Could you retype every line of the data underneath without altering anything?
* * *
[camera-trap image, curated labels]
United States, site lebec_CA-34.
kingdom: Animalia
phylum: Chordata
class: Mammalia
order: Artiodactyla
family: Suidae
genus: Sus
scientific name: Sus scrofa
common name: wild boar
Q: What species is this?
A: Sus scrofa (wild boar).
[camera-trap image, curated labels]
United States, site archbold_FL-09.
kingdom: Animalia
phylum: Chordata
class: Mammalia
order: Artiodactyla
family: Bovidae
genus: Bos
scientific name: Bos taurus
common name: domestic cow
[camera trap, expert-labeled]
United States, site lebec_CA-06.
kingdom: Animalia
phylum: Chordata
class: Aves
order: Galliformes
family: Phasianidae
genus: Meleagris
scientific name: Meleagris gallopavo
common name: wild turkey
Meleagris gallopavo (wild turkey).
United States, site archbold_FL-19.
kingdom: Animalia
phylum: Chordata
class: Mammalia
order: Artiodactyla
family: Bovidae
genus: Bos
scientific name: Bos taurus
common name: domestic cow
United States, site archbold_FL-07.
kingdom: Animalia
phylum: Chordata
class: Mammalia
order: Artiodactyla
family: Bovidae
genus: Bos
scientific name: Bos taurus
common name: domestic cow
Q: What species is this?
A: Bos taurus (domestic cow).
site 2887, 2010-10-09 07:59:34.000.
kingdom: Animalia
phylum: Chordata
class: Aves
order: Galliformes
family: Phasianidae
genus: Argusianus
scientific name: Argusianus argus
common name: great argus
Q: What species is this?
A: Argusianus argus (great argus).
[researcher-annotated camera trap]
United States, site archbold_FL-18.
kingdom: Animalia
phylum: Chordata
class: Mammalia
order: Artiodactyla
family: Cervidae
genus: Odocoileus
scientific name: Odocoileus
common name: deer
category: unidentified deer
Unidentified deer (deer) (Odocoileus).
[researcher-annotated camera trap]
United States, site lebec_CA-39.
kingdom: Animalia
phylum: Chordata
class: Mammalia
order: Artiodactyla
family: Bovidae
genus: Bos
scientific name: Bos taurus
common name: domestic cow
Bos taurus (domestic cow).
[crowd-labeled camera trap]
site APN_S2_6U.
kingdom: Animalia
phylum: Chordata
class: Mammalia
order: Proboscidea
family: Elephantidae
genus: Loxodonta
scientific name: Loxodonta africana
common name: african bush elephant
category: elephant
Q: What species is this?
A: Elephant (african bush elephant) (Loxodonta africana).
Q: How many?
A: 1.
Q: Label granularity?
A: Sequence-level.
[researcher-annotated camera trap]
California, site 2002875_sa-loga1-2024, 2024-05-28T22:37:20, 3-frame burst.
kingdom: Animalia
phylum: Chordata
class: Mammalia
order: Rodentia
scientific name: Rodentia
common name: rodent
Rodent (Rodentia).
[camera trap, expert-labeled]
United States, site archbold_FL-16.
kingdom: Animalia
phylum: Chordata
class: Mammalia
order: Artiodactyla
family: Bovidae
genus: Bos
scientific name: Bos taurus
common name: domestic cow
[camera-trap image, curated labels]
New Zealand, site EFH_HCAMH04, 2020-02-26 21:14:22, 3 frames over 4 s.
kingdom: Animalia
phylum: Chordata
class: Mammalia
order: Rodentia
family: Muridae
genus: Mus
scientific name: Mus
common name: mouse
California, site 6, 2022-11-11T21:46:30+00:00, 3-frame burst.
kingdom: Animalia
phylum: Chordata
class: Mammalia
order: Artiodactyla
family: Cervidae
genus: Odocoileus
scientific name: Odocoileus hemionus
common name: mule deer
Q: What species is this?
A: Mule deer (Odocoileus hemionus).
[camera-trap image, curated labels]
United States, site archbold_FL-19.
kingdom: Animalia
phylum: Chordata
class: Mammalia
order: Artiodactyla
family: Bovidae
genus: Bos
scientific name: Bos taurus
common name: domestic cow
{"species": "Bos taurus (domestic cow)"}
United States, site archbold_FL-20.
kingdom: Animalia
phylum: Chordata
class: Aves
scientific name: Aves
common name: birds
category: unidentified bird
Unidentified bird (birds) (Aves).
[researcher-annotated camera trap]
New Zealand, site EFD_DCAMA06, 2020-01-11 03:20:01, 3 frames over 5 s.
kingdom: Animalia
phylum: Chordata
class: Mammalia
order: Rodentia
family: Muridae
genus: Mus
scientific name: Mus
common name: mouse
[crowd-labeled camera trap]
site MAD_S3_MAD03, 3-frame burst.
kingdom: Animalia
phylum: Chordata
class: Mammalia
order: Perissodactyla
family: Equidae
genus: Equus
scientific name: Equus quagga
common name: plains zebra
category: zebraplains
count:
* * *
→ TASK ANSWER
[camera-trap image, curated labels]
United States, site lebec_CA-34.
kingdom: Animalia
phylum: Chordata
class: Mammalia
order: Artiodactyla
family: Suidae
genus: Sus
scientific name: Sus scrofa
common name: wild boar
Q: What species is this?
A: Sus scrofa (wild boar).
[camera-trap image, curated labels]
United States, site archbold_FL-09.
kingdom: Animalia
phylum: Chordata
class: Mammalia
order: Artiodactyla
family: Bovidae
genus: Bos
scientific name: Bos taurus
common name: domestic cow
[camera trap, expert-labeled]
United States, site lebec_CA-06.
kingdom: Animalia
phylum: Chordata
class: Aves
order: Galliformes
family: Phasianidae
genus: Meleagris
scientific name: Meleagris gallopavo
common name: wild turkey
Meleagris gallopavo (wild turkey).
United States, site archbold_FL-19.
kingdom: Animalia
phylum: Chordata
class: Mammalia
order: Artiodactyla
family: Bovidae
genus: Bos
scientific name: Bos taurus
common name: domestic cow
United States, site archbold_FL-07.
kingdom: Animalia
phylum: Chordata
class: Mammalia
order: Artiodactyla
family: Bovidae
genus: Bos
scientific name: Bos taurus
common name: domestic cow
Q: What species is this?
A: Bos taurus (domestic cow).
site 2887, 2010-10-09 07:59:34.000.
kingdom: Animalia
phylum: Chordata
class: Aves
order: Galliformes
family: Phasianidae
genus: Argusianus
scientific name: Argusianus argus
common name: great argus
Q: What species is this?
A: Argusianus argus (great argus).
[researcher-annotated camera trap]
United States, site archbold_FL-18.
kingdom: Animalia
phylum: Chordata
class: Mammalia
order: Artiodactyla
family: Cervidae
genus: Odocoileus
scientific name: Odocoileus
common name: deer
category: unidentified deer
Unidentified deer (deer) (Odocoileus).
[researcher-annotated camera trap]
United States, site lebec_CA-39.
kingdom: Animalia
phylum: Chordata
class: Mammalia
order: Artiodactyla
family: Bovidae
genus: Bos
scientific name: Bos taurus
common name: domestic cow
Bos taurus (domestic cow).
[crowd-labeled camera trap]
site APN_S2_6U.
kingdom: Animalia
phylum: Chordata
class: Mammalia
order: Proboscidea
family: Elephantidae
genus: Loxodonta
scientific name: Loxodonta africana
common name: african bush elephant
category: elephant
Q: What species is this?
A: Elephant (african bush elephant) (Loxodonta africana).
Q: How many?
A: 1.
Q: Label granularity?
A: Sequence-level.
[researcher-annotated camera trap]
California, site 2002875_sa-loga1-2024, 2024-05-28T22:37:20, 3-frame burst.
kingdom: Animalia
phylum: Chordata
class: Mammalia
order: Rodentia
scientific name: Rodentia
common name: rodent
Rodent (Rodentia).
[camera trap, expert-labeled]
United States, site archbold_FL-16.
kingdom: Animalia
phylum: Chordata
class: Mammalia
order: Artiodactyla
family: Bovidae
genus: Bos
scientific name: Bos taurus
common name: domestic cow
[camera-trap image, curated labels]
New Zealand, site EFH_HCAMH04, 2020-02-26 21:14:22, 3 frames over 4 s.
kingdom: Animalia
phylum: Chordata
class: Mammalia
order: Rodentia
family: Muridae
genus: Mus
scientific name: Mus
common name: mouse
California, site 6, 2022-11-11T21:46:30+00:00, 3-frame burst.
kingdom: Animalia
phylum: Chordata
class: Mammalia
order: Artiodactyla
family: Cervidae
genus: Odocoileus
scientific name: Odocoileus hemionus
common name: mule deer
Q: What species is this?
A: Mule deer (Odocoileus hemionus).
[camera-trap image, curated labels]
United States, site archbold_FL-19.
kingdom: Animalia
phylum: Chordata
class: Mammalia
order: Artiodactyla
family: Bovidae
genus: Bos
scientific name: Bos taurus
common name: domestic cow
{"species": "Bos taurus (domestic cow)"}
United States, site archbold_FL-20.
kingdom: Animalia
phylum: Chordata
class: Aves
scientific name: Aves
common name: birds
category: unidentified bird
Unidentified bird (birds) (Aves).
[researcher-annotated camera trap]
New Zealand, site EFD_DCAMA06, 2020-01-11 03:20:01, 3 frames over 5 s.
kingdom: Animalia
phylum: Chordata
class: Mammalia
order: Rodentia
family: Muridae
genus: Mus
scientific name: Mus
common name: mouse
[crowd-labeled camera trap]
site MAD_S3_MAD03, 3-frame burst.
kingdom: Animalia
phylum: Chordata
class: Mammalia
order: Perissodactyla
family: Equidae
genus: Equus
scientific name: Equus quagga
common name: plains zebra
category: zebraplains
count:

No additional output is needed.